Here is a very quick and dirty test of the recentred and widened Letus Extreme on SI2K with Nikon f1.4 35mm lens for relay.

The grabs are .bmp converted to .jpg in MSPaint from 1920 x 1080 25P origination. There was a 2 f-stop lighting gel in the path I forgot about. - I wondered why I was not getting enough light. The gel was also cokeyed in the back of the mount so sharpness may have been degraded by this also.

Relay was on f5.6. Taking lens was on f2.

Garden was through a grubby thick glass window.

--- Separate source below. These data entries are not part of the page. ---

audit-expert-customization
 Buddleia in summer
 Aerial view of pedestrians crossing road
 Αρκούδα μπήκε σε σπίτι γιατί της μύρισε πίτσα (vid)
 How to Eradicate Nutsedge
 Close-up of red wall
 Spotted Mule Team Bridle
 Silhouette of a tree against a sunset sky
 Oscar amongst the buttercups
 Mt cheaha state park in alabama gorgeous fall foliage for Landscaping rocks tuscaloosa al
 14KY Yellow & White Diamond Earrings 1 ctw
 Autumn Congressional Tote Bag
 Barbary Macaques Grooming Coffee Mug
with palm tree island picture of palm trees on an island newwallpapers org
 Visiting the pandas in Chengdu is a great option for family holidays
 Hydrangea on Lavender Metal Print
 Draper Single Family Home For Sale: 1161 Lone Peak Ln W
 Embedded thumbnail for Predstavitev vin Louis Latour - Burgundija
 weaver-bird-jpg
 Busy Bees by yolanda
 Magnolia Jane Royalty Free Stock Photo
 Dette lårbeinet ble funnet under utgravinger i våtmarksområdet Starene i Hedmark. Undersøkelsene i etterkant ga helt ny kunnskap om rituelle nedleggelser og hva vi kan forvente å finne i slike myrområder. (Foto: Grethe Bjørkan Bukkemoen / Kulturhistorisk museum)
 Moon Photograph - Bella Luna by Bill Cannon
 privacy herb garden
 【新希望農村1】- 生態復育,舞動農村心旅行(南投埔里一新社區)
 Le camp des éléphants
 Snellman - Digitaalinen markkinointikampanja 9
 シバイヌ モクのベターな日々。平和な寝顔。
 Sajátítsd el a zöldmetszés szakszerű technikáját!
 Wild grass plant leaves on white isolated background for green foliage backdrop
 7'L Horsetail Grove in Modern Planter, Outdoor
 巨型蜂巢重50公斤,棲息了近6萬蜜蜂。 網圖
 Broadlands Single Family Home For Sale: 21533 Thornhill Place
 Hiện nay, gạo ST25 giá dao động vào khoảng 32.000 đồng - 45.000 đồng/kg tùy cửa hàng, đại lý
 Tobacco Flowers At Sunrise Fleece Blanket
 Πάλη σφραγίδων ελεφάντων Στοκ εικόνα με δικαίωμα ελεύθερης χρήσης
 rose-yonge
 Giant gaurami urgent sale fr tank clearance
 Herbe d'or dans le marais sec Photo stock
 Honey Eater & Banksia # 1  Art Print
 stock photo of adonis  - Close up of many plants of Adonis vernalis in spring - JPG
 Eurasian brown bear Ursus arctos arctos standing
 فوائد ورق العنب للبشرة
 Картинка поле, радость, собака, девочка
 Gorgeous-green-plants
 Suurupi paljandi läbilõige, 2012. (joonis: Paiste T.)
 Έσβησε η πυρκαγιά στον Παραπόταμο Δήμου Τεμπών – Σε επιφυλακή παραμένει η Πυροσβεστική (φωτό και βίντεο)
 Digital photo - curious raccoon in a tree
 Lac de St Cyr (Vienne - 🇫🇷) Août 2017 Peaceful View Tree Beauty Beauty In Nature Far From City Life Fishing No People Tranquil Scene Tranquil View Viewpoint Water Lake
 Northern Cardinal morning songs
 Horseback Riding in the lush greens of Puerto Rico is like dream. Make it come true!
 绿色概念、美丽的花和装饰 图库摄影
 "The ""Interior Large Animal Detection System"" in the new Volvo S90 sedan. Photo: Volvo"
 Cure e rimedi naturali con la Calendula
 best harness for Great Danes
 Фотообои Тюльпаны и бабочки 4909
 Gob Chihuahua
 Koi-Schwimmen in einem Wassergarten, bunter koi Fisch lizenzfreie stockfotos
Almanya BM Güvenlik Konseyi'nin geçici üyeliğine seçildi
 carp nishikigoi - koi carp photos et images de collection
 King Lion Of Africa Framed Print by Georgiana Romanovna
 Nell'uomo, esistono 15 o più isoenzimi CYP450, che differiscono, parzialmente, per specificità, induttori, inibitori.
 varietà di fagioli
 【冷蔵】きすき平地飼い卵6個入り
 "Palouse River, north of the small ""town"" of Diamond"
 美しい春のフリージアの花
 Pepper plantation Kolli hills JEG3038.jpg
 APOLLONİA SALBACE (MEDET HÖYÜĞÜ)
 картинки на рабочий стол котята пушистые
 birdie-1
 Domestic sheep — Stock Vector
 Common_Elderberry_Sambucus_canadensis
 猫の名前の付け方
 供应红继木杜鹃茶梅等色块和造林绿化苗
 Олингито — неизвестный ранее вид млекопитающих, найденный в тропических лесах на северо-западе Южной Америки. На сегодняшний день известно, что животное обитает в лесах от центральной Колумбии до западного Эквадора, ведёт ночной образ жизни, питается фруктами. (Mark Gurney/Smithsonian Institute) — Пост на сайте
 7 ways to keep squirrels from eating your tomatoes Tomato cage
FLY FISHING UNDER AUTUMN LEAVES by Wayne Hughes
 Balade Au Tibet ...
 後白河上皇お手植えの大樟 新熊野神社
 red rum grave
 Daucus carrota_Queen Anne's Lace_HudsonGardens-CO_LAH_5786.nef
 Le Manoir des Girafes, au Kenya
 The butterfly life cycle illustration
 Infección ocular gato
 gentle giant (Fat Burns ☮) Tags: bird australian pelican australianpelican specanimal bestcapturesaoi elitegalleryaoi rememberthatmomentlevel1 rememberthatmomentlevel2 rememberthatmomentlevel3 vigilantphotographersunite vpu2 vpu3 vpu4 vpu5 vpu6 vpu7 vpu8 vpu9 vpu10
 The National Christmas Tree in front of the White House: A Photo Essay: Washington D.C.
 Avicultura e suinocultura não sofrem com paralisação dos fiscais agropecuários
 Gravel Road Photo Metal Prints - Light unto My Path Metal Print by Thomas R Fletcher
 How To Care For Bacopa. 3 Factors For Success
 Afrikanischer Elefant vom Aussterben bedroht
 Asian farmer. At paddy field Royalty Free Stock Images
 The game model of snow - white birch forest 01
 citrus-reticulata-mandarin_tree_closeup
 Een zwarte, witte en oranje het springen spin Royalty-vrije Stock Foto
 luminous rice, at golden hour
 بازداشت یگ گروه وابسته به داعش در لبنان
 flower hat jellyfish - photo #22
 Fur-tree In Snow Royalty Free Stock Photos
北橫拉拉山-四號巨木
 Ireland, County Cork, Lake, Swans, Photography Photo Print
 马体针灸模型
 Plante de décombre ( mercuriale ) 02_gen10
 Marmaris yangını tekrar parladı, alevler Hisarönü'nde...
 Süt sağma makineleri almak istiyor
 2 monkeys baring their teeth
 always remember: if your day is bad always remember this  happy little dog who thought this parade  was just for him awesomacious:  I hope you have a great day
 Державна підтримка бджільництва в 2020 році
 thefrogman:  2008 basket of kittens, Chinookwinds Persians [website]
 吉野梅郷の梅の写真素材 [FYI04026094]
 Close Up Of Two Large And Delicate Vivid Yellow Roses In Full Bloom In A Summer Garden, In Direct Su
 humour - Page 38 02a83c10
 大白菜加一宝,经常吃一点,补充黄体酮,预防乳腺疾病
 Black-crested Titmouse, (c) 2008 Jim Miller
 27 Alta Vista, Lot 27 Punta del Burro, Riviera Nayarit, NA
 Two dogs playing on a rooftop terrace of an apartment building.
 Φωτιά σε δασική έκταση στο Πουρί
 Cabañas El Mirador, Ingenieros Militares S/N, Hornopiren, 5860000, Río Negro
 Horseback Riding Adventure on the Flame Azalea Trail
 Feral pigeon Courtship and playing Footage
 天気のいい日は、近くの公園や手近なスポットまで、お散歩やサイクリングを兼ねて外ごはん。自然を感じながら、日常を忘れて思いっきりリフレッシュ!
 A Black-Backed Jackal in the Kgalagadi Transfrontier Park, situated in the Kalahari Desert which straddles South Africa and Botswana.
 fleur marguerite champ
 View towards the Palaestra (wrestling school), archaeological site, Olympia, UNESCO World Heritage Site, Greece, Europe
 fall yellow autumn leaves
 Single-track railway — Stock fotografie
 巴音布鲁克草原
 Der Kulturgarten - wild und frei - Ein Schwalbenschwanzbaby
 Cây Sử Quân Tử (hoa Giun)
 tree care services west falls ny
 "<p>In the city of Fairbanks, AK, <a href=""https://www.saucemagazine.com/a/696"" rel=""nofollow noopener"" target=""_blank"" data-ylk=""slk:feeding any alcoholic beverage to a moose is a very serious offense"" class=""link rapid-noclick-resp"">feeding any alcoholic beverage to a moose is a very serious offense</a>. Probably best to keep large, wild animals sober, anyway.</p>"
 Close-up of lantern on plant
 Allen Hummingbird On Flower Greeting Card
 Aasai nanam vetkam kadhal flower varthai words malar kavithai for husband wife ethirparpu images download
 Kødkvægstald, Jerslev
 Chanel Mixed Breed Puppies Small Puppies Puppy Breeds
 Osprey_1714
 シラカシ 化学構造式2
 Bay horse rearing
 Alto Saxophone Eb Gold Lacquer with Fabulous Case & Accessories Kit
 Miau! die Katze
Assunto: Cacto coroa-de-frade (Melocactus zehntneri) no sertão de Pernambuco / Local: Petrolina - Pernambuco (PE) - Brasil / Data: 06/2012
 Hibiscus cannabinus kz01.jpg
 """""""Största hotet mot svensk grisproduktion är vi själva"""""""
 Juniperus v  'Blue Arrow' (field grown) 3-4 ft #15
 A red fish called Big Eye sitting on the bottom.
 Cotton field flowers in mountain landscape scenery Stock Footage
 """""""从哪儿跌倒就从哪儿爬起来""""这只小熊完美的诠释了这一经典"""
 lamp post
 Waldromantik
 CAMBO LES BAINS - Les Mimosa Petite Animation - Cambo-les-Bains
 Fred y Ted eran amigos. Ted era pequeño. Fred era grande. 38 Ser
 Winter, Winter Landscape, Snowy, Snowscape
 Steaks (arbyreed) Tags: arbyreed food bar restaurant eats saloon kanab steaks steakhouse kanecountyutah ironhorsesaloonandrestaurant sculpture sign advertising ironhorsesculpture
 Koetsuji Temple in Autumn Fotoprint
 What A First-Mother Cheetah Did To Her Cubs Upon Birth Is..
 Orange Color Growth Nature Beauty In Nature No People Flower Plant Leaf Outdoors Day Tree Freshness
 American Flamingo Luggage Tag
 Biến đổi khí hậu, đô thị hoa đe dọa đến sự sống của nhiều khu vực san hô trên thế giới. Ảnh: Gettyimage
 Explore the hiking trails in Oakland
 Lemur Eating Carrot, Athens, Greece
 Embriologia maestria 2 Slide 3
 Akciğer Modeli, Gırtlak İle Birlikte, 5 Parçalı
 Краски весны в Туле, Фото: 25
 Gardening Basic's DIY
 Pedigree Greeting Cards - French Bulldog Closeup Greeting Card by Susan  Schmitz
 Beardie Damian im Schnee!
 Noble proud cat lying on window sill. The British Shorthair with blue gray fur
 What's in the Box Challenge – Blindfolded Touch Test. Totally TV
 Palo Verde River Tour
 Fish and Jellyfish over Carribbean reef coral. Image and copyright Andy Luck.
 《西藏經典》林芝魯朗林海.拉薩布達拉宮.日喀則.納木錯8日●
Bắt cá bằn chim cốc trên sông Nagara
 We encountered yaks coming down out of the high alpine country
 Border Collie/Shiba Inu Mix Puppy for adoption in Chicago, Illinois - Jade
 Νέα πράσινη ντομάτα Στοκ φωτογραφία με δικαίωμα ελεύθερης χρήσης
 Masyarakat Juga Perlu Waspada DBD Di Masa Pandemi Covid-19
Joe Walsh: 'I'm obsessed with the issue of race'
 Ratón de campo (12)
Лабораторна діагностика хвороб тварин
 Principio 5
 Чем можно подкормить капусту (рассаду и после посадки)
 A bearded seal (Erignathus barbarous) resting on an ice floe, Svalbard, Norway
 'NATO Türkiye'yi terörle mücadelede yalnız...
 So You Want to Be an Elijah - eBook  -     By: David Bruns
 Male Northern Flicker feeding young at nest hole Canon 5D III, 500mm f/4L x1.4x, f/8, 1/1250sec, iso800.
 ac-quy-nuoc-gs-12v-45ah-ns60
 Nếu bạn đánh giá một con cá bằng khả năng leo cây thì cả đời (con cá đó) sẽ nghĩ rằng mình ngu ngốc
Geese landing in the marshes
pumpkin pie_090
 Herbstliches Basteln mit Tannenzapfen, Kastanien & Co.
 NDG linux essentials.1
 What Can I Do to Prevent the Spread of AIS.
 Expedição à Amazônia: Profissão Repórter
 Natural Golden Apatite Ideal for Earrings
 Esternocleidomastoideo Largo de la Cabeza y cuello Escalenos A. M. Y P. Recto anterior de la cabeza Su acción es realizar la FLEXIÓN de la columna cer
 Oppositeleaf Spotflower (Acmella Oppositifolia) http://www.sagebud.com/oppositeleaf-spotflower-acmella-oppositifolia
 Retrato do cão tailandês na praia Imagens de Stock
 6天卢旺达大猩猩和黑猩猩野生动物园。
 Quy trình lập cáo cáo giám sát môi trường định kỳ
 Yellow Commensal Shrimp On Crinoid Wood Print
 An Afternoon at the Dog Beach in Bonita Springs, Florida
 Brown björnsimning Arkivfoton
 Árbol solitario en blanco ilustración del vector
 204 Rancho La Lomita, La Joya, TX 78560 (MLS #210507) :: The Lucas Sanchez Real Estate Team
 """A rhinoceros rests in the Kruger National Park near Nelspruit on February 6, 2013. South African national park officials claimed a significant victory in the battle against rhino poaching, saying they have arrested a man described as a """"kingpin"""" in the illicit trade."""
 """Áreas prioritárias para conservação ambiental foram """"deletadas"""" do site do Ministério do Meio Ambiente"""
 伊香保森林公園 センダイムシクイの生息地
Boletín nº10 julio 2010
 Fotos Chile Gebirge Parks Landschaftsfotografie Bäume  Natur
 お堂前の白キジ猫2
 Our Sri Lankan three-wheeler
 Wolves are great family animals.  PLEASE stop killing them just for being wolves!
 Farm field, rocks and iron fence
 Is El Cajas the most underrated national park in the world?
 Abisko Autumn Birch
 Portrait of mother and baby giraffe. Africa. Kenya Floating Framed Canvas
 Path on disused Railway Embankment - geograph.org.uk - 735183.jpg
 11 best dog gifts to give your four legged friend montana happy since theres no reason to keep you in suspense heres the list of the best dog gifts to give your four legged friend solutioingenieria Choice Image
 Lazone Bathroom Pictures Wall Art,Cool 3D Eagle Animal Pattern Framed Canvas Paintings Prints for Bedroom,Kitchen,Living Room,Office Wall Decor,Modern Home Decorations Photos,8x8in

Test pattern is undersized in the frame which means the test which has actually derated the performance by about 15%. The "B" block at this reduced size still yields 862 lines.

The images have no look applied.

The limitations of stills lenses for relay to 2/3" are readily apparent. There is softening in the corners. A 28mm lens for relay just brings in edges of the Extreme's prism path on a 2/3" sensor.

It will be interesting to see what the Le brothers' direct relay for 2/3" can do in the SI2K when it comes out.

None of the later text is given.